Last season the Brewers finished with a 0.592 winning percentage. This season their winning percentage is down to 0.456. The difference is almost purely attributable to a drastic reduction in fielding efficiency.
I measure the three main baseball categories (batting, pitching, and fielding) by comparing the number of bases gained or allowed in each category to the number of outs produced by that category. Base to Out ratio is highly correlated with the number of runs produced.
For batting, the number of bases gained includes bases gained by walks and hit batsmen, as well as bases stolen. The number of outs produced excludes outs produced by sacrifice bunts. For pitching, the number of bases allowed includes 4 bases for each home run and one base for every walk or hit batsmen. No other bases are charged to the pitcher, because he has minimal control over every other kind of base production. Similarly, the pitcher is only credited with producing outs that come from strikeouts. Every other kind of base allowed by the defense and out produced by the defense is attributed to fielding.
In 2011, the Brewers offense produced 0.718 bases for every out they made.

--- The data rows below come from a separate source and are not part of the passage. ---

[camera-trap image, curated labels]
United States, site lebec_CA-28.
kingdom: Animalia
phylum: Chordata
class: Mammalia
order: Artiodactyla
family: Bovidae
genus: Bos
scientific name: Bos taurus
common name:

That was outstanding. This season the offense is only producing 0.696 bases per out, but that’s pretty close and still pretty good.
In 2011, the Brewers defense (pitching plus fielding)allowed only 0.637 bases for every out produced. That was very good. In 2012 the Brewers are allowing 0.715 bases for every out, which is very bad, and which explains their diminished winning percentage. The extra bases allowed by the defense translates into extra runs for the opposition.
It’s the Fielding
The increase in bases allowed per outs made can be attributed entirely to the Brewers poor fielding. Believe it or not, by my standards the Brewer pitching is actually improved. In 2011 the pitchers were giving up 0.844 bases for every strikeout, this season they are only giving up 0.828 bases per strikeout. But the fielding has been TERRIBLE. In 2011, the fielding was a very good 0.504 bases allowed to outs produced whereas in 2012 the average has increased to 0.661. That’s awful. In fact, it is the worst in the National League. And it is the reason why the Brewers are losing so many games despite their decent run production.
Who is to blame? A: Rickie Weeks (and others)
The problem with my fielding statistic is I cannot isolate blame. However, if we look at the defensive metrics provided by Fan Graphs, we get some insight.
The biggest defensive liability, per play, is Aoki. He is an incompetent outfielder. In gross terms, however, the problem is 2nd baseman Rickie Weeks. He just doesn’t make enough outs in the field. He hasn’t done so since he came up, and he is not getting better.
Other bad defenders include some surprising names: Corey Hart, Carlos Gomez, and Alex Gonzalez. Each of those players have produced strong defensive numbers in the past.
The great irony is Ryan Braun. At the beginning of his career, his defense was putrid. He is now one of the more solid defensive players in the Brewers starting 9.
Room for optimism
Here’s why I’m optimistic. Most of the “extra bases” have come from much poorer play in the outfield (if Weeks misses a play, its usually a single; when Aoki doesn’t catch the ball it usually means extra bases). If the team can shore up their outfield defense, they could turn this season around. And they have the talent. They just need some health.